* [Task to complete]
Once the line holding "Eucalyptus Radiata Organic" is found in the listing below, write it out and each later line exactly, up to and including the one holding "Grapes, Dark, Fresh, Shopping".

* [Excerpted data]
────────────────

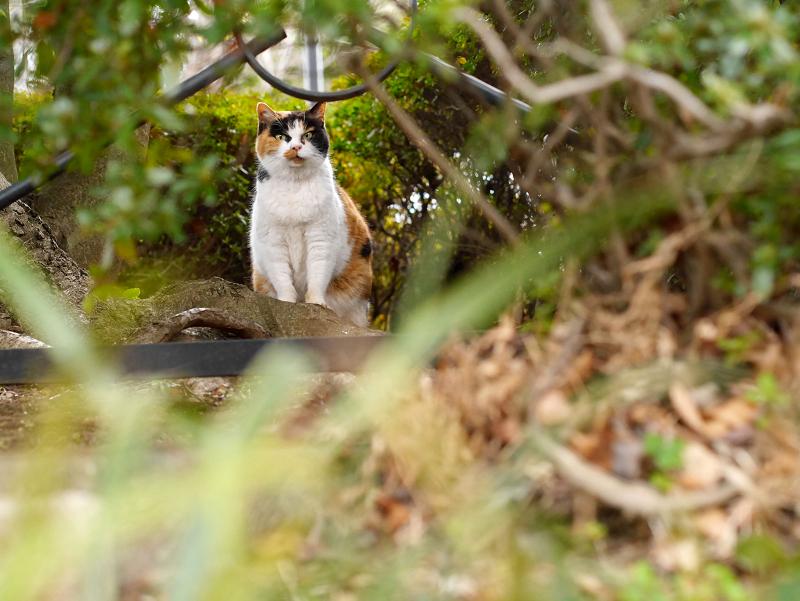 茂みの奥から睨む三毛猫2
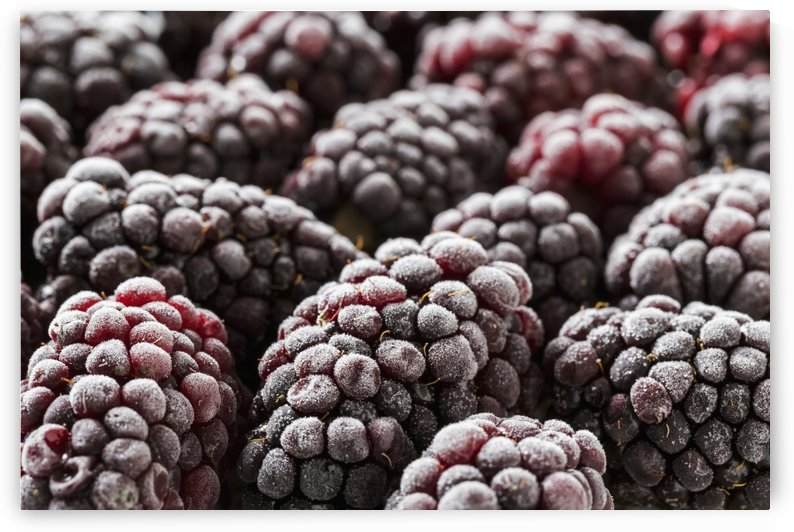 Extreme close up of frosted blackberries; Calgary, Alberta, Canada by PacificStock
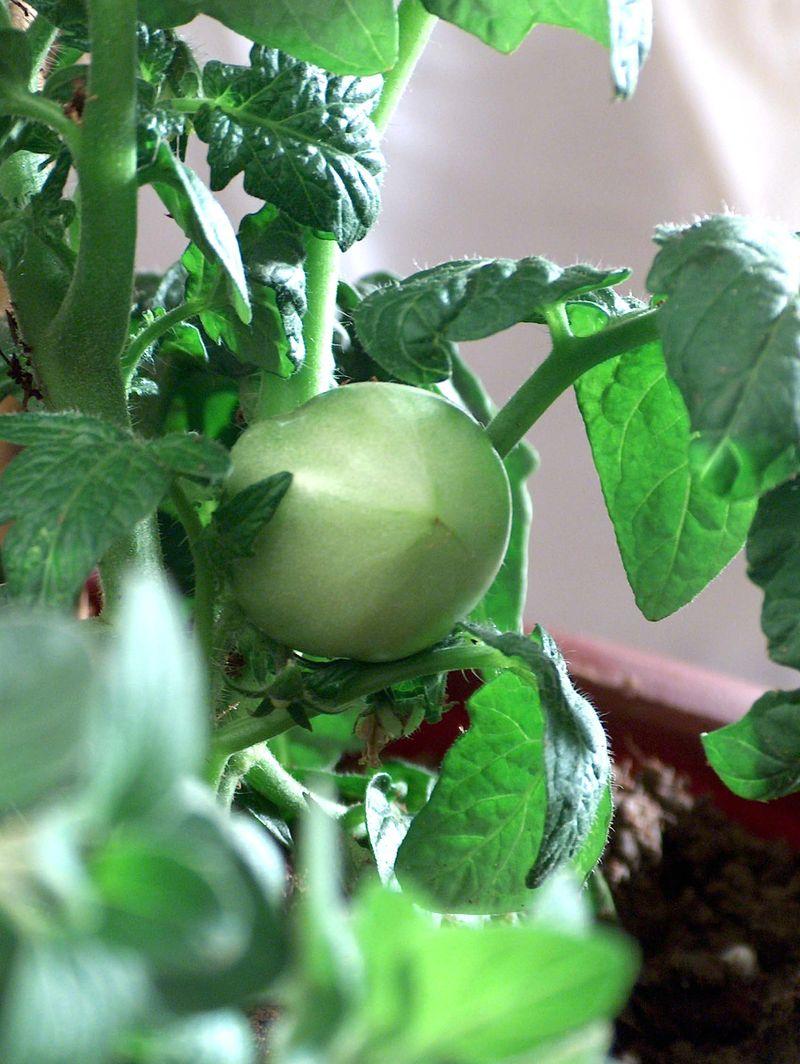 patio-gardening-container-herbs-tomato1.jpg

────────────────

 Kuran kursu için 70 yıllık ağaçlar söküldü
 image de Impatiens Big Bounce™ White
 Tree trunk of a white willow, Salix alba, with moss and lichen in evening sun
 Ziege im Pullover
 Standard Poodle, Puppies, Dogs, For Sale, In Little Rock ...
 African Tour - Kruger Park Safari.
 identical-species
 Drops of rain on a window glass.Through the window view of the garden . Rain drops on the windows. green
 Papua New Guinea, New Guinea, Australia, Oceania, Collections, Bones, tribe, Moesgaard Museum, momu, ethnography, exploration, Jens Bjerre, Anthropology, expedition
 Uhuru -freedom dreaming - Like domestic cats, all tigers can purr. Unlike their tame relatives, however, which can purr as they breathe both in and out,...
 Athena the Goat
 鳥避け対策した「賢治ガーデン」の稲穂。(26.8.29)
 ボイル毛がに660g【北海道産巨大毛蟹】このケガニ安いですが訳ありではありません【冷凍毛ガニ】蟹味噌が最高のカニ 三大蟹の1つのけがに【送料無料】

────────────────

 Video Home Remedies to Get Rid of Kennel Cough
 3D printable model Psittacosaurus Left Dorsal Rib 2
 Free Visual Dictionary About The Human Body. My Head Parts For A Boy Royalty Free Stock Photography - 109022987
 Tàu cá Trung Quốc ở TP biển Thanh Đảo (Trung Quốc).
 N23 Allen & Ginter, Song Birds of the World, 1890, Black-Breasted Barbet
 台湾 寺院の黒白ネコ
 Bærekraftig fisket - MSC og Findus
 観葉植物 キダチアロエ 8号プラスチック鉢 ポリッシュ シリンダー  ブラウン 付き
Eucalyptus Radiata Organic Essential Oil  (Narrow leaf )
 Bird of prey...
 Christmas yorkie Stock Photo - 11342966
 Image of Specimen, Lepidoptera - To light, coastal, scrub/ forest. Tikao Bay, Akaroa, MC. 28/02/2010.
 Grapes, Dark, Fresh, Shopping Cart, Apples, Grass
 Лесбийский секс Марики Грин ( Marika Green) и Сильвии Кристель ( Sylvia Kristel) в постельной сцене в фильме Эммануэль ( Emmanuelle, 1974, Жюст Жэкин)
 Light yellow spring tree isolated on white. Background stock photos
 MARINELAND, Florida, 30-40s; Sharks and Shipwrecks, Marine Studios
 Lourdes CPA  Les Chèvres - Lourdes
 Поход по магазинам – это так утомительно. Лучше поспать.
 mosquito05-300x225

────────────────

* [Response area]
Eucalyptus Radiata Organic Essential Oil  (Narrow leaf )
 Bird of prey...
 Christmas yorkie Stock Photo - 11342966
 Image of Specimen, Lepidoptera - To light, coastal, scrub/ forest. Tikao Bay, Akaroa, MC. 28/02/2010.
 Grapes, Dark, Fresh, Shopping Cart, Apples, Grass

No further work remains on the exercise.